* **Document passage**:
══════
FORM OF GUARANTOR RELEASE

 

 

            , 20  

 

Corporate Office Properties, L.P.

6711 Columbia Gateway Drive, Suite 300

Columbia, Maryland 21046

Attention: General Counsel

 

 

Ladies and Gentlemen:

 

Reference is made to that certain Credit Agreement dated as of September 1, 2011 (as amended, restated, supplemented or otherwise modified from time to time, the “Credit Agreement”), by and among Corporate Office Properties, L.P. (the “Borrower”), Corporate Office Properties Trust, the financial institutions party thereto and their assignees under Section 12.5. thereof (the “Lenders”), KeyBank National Association, as Agent (the “Agent”), and the other parties thereto.  Capitalized terms used herein, and not otherwise defined herein, have their respective meanings given them in the Credit Agreement.
══════
* **Data excerpts**:
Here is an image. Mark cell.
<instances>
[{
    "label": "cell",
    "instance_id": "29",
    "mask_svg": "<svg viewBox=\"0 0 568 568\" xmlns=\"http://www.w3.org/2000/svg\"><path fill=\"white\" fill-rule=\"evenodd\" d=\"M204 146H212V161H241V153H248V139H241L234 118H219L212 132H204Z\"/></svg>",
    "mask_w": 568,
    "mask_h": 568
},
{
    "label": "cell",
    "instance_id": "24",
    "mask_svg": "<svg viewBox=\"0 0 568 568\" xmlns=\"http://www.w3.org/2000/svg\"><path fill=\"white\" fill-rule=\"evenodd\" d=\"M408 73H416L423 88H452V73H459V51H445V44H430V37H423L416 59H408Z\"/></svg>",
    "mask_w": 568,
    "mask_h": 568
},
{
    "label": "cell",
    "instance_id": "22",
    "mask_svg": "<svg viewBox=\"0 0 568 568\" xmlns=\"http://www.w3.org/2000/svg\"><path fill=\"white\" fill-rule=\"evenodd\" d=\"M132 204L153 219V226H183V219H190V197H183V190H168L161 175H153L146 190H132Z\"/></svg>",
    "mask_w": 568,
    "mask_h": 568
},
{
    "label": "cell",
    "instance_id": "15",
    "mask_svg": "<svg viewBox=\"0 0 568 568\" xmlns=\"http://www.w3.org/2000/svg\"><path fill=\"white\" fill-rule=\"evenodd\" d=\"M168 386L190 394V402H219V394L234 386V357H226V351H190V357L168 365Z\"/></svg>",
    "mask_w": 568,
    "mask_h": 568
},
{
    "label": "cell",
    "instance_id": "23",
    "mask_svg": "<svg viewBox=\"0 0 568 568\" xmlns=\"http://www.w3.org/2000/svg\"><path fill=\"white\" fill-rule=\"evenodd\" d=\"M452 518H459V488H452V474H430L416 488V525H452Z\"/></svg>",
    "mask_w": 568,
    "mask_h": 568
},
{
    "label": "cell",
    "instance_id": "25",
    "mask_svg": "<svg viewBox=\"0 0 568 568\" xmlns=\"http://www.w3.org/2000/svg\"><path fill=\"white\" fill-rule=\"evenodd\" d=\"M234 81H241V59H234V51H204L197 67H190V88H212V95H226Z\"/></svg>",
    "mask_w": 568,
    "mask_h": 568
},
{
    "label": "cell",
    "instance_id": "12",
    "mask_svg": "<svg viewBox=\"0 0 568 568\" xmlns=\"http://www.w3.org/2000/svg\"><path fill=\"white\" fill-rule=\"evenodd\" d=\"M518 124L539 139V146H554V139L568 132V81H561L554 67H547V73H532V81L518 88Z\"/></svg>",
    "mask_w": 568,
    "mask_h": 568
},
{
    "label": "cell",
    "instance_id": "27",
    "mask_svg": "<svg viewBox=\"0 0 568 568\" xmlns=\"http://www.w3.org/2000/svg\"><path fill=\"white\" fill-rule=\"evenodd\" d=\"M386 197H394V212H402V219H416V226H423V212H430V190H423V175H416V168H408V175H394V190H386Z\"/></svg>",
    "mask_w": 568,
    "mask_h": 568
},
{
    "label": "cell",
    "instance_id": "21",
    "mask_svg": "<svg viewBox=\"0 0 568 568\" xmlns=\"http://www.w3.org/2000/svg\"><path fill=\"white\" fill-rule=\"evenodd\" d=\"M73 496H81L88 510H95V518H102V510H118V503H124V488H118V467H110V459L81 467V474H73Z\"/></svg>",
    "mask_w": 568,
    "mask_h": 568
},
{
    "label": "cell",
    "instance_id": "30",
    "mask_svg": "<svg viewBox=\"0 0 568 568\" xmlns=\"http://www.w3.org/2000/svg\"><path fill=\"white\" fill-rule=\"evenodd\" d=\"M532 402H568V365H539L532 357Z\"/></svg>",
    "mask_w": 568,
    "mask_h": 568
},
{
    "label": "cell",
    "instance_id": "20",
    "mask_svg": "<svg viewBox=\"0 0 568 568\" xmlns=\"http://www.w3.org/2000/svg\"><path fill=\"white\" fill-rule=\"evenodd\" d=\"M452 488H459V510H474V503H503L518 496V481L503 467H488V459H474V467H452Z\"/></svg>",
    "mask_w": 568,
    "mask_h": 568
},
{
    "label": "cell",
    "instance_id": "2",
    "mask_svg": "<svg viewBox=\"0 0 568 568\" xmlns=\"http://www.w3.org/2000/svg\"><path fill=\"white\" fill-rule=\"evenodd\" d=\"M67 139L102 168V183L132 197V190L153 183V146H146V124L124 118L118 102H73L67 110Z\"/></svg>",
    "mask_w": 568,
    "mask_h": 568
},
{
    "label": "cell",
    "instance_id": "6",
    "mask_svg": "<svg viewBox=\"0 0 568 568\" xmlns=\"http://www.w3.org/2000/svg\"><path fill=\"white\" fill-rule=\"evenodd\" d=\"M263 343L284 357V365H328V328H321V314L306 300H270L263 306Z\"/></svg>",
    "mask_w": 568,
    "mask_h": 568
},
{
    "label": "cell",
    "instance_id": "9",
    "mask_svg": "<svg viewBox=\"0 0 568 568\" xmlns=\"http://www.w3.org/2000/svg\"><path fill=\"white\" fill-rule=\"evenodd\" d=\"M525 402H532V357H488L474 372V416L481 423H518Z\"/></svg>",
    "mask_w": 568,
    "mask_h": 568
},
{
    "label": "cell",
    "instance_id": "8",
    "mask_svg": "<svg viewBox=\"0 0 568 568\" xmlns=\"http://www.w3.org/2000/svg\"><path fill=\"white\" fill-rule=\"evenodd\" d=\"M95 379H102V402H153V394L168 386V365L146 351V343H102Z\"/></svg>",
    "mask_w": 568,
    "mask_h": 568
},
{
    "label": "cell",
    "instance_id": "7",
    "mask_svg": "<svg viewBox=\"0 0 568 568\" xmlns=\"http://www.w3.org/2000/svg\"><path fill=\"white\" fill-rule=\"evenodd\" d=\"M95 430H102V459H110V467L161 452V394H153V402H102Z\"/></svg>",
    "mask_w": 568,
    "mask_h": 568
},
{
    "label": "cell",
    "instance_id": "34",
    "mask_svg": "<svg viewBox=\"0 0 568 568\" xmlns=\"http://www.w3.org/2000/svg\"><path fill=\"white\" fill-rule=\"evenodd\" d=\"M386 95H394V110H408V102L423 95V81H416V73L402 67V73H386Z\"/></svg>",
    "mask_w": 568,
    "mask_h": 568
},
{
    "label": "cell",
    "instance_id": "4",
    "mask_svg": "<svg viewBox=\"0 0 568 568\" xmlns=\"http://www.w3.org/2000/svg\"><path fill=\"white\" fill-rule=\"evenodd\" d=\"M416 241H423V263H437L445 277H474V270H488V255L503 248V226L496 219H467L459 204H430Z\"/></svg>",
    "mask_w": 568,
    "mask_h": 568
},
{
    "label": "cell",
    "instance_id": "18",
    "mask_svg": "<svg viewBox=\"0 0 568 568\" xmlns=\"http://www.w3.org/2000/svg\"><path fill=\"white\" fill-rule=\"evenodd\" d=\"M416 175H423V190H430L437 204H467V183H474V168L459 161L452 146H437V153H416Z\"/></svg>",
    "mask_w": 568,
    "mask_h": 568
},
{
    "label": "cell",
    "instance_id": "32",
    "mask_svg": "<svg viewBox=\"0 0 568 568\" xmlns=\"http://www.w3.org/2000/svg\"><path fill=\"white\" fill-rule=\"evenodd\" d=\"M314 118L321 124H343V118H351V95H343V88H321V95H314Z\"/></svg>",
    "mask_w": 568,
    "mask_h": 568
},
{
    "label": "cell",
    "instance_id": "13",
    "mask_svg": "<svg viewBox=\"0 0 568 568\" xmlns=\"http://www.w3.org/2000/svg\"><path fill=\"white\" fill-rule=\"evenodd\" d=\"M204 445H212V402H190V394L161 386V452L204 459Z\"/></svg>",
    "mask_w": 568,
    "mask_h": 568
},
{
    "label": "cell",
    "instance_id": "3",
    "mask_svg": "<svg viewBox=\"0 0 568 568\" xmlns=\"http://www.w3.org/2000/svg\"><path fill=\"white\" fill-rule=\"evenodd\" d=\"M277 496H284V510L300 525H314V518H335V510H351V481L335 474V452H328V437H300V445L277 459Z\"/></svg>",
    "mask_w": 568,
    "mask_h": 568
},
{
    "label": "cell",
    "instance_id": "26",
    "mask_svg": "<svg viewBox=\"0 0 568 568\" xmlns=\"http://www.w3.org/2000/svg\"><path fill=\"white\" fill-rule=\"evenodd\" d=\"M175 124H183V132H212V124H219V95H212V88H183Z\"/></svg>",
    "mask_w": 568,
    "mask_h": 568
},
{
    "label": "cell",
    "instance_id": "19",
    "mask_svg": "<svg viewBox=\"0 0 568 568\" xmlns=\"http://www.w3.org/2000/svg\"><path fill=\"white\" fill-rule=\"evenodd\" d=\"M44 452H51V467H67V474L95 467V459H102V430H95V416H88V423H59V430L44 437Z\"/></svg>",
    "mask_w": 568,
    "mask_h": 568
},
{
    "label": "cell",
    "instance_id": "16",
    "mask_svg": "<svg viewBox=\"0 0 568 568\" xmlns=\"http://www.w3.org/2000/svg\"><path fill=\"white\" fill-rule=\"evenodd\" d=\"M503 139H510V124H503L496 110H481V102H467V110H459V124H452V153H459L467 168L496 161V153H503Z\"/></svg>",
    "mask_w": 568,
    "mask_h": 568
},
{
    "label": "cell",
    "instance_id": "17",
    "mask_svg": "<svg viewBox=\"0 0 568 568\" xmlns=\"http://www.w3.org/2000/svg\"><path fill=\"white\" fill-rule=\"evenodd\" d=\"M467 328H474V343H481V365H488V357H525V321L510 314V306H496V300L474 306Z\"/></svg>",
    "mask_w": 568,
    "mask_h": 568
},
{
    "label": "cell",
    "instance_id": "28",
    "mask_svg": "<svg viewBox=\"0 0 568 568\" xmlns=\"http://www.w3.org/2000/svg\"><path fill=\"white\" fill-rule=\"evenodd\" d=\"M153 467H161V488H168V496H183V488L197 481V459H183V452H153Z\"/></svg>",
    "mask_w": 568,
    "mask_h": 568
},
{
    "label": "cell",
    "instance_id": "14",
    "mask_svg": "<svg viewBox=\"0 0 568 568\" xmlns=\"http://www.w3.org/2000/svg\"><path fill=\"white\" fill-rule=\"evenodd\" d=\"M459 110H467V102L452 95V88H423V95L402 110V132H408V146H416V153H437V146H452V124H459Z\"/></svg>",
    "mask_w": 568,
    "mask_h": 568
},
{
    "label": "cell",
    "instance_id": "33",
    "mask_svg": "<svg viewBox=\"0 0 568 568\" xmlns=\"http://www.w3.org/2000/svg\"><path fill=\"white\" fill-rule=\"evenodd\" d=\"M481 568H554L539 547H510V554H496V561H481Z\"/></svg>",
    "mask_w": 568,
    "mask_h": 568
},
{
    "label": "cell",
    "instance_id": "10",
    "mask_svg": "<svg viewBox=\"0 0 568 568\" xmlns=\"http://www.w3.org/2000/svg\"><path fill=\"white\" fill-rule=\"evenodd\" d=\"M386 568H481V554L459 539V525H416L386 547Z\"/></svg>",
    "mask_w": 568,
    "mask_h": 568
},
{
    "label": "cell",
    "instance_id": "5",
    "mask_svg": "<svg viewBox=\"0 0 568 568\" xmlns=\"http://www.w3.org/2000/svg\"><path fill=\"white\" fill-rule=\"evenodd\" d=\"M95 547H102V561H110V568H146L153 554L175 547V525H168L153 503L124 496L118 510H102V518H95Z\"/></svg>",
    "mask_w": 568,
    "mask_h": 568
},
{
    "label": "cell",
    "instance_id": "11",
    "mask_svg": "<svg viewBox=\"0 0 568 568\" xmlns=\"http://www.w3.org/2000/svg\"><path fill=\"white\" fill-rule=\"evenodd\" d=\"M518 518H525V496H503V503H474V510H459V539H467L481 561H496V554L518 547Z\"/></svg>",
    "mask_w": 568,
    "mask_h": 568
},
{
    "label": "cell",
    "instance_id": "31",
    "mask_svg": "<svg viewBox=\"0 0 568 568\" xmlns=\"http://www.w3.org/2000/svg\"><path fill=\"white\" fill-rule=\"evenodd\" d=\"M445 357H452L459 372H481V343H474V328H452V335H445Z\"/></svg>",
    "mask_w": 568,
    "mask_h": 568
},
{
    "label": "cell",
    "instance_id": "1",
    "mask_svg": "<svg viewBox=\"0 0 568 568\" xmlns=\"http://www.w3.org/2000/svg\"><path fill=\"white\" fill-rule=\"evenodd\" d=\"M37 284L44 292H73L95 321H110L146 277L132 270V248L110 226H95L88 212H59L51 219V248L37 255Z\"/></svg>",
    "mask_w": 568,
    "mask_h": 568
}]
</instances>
══════
* **Actions to take**:
**A)** Answer these questions about the guarantor release form, one answer per line:
(i) Whose attention is the form addressed to?
(ii) What date does the form give for the Credit Agreement?
(iii) Which institution acts as Agent under the Credit Agreement?
**B)** Proceed with the guarantor release form by writing the text that follows its paragraph about the Credit Agreement.

* **Task responses**:
**A)**
(i) General Counsel
(ii) September 1, 2011
(iii) KeyBank National Association

**B)**
The Borrower has requested that each of the Subsidiaries identified on Exhibit A attached hereto (each a “Subsidiary Guarantor”) be released as a Guarantor from the Guaranty in accordance with Section 7.12.(b) of the Credit Agreement.  [In reliance on the certificate delivered to the Agent by the         of the Borrower pursuant to the first sentence of Section 7.12.(b), the Agent confirms that each Subsidiary Guarantor is released as a Guarantor from the Guaranty effective as of the date of this letter.](1) [In reliance on the representations deemed made by the Borrower pursuant to the last sentence of Section 7.12.(b), the Agent confirms that each Subsidiary Guarantor is released as a Guarantor from the Guaranty effective as of the date of this letter.](2)

 

 

KEYBANK NATIONAL ASSOCIATION, as Agent

 

 

 

 

 

By:

 

 

 

Name:

 

 

 

Title:

 

 


(1)                                  Use the preceding bracketed language if releasing Subsidiary Guarantors on the Investment Grade Rating Date.

 

(2)                                  Use the preceding bracketed sentence if releasing one or more Subsidiary Guarantors on a date other than the Investment Grade Rating Date.